Re: Gift campaign goes for broke (Feb. 5): I am a senior, who happily donated my five dollars to the Senior Class Gift. I am not insensitive to class dynamics at Yale — financial aid covers the vast majority of my tuition, and I have opted for paid summer jobs over more desirable unpaid positions for the past two summers. At times, I’ve even found myself more stressed about finances than friends — both those whose families can easily afford tuition at Yale and those whose entire tuitions are covered by financial aid — reflecting the ways in which Yale’s financial aid system puts undue strain on middle-class students.

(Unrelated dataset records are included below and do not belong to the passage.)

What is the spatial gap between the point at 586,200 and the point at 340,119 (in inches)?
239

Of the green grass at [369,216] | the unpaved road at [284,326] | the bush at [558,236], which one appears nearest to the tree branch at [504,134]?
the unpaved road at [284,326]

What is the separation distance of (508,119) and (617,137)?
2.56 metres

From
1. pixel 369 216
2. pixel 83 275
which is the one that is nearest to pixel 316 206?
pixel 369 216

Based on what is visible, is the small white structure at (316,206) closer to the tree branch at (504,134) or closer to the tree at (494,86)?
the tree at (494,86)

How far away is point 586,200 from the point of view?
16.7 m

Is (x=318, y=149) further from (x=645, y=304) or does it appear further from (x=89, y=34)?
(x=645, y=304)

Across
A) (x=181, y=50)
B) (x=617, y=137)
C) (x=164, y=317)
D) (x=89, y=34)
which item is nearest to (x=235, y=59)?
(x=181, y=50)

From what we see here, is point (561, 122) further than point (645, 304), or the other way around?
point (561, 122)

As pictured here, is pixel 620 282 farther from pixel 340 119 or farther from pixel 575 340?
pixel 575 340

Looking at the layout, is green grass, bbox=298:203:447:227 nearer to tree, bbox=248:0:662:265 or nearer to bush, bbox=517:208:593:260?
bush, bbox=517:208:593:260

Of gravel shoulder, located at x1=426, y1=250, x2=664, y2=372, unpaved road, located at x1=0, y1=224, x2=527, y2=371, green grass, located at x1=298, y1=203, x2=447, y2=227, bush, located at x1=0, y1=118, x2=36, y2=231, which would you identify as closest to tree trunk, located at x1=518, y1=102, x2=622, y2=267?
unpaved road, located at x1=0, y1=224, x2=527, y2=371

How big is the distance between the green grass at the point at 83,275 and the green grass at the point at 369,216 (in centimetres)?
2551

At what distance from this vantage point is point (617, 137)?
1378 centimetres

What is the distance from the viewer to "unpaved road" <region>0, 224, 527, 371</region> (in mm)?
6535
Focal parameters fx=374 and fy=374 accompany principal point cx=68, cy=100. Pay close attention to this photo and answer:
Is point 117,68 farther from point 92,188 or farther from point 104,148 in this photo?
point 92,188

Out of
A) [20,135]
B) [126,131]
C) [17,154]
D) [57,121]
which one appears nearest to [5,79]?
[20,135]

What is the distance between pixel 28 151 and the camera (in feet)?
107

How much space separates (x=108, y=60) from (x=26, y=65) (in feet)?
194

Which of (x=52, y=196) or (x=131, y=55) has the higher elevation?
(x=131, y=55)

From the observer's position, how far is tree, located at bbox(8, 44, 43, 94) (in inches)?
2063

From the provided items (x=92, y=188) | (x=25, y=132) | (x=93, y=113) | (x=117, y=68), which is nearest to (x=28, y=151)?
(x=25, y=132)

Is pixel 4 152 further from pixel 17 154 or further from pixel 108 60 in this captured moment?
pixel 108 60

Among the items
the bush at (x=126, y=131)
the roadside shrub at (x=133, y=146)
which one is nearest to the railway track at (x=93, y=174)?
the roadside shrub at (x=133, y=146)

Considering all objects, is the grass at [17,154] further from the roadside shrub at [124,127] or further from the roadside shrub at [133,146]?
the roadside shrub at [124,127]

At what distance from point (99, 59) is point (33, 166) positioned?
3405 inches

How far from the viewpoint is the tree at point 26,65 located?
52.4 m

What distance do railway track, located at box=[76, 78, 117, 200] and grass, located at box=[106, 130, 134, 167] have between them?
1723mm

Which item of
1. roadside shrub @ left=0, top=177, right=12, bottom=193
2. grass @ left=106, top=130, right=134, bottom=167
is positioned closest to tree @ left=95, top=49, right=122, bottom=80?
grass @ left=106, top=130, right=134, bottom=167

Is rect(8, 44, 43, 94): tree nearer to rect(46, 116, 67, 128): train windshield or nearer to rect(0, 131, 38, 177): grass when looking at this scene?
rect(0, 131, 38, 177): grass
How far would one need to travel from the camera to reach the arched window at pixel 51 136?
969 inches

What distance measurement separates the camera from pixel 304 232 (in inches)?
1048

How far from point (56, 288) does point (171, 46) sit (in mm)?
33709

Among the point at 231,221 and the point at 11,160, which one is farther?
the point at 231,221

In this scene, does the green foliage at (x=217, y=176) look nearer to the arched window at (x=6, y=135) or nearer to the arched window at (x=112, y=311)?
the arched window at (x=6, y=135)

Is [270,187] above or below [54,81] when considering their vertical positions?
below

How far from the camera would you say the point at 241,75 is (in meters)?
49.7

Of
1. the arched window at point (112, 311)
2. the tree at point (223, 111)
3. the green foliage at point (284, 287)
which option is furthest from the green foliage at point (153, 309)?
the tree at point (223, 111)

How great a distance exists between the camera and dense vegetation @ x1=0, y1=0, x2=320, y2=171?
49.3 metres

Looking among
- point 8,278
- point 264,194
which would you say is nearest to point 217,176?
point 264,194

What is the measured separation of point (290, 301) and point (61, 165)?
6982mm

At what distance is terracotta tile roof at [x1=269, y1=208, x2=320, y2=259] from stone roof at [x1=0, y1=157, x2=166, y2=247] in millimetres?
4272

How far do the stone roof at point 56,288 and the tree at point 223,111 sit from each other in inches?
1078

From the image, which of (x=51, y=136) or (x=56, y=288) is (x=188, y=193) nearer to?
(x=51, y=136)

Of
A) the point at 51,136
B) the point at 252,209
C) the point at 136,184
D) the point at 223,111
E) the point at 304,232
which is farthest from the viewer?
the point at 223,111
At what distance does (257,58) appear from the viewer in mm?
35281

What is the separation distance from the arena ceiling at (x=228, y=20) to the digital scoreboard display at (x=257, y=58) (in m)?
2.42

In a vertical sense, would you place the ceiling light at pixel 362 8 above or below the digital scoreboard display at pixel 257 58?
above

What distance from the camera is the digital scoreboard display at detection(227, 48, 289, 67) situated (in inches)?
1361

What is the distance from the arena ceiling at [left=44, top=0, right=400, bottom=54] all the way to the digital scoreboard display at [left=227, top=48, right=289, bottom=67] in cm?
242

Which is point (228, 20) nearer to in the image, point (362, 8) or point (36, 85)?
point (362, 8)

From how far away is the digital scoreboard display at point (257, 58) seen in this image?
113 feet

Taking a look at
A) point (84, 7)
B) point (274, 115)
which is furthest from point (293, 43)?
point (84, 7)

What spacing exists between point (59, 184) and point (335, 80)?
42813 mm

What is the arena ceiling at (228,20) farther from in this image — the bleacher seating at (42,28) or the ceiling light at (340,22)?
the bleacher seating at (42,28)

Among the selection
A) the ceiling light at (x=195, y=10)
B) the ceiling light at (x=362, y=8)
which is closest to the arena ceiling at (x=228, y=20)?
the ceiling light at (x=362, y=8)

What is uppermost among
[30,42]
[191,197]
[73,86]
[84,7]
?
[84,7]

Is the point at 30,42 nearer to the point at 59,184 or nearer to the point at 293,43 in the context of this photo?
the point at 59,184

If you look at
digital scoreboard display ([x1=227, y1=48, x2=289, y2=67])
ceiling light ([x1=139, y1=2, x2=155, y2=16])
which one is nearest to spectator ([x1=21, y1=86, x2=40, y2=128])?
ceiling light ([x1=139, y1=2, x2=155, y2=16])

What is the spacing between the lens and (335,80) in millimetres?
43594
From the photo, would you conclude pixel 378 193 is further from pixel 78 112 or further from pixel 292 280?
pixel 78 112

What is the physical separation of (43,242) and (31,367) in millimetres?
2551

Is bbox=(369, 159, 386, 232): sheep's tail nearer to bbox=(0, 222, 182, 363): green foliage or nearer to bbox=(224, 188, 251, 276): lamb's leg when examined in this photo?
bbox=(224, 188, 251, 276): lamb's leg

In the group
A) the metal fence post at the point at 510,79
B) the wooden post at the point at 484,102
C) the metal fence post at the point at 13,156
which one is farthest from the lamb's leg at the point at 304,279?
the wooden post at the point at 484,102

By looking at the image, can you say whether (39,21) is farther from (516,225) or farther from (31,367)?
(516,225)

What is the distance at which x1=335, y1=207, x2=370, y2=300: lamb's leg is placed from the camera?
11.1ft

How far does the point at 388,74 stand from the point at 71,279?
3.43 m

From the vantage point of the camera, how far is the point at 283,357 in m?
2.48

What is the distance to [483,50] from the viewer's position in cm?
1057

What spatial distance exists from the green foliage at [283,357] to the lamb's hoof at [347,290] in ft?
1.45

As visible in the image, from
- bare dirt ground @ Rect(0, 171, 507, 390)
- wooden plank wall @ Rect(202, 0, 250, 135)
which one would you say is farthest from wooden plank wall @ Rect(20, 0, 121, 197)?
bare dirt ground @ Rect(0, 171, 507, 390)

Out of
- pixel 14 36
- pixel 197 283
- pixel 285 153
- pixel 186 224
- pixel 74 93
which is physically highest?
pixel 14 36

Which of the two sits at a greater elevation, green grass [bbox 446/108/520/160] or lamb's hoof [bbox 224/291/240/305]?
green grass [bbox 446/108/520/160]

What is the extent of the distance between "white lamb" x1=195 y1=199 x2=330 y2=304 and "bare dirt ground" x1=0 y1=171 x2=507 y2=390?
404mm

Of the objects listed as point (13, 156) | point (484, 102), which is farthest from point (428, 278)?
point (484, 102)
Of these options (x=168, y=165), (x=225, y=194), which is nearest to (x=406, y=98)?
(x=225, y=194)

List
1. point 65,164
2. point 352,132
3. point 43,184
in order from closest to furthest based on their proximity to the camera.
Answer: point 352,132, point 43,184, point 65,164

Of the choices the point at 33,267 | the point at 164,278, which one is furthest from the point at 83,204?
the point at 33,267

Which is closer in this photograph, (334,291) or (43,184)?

The argument in the News by Chandler Coggins ’10 that the Senior Class Gift campaign is classist seems, at best, misguided, and at worst, selfish and entitled. It wasn’t long ago when students like me or my friends on full scholarship would have had to settle for a state-school education, relying on merit scholarships and menial jobs just to make it through to graduation. The fact that we were even able to consider applying to Yale is essentially a gift from alumni — a group we will soon join who give what they can to make sure Yale continues to improve access to talented middle and working-class students. When I gave my five dollars, I checked the box for financial aid, in hopes that my gift will help make it possible for future students to graduate without the onerous debt I am facing.

As I see it, the Senior Class Gift is anti-classist. If you truly cannot afford the five dollars, don’t give it. If anyone ever finds out, they won’t blame you. But those of us who can, should — in celebration of the long tradition of alumni giving that has made a Yale education both accessible and desirable to talented students from all backgrounds.

Emma Sloan

Feb. 5

The writer is a senior in Branford College.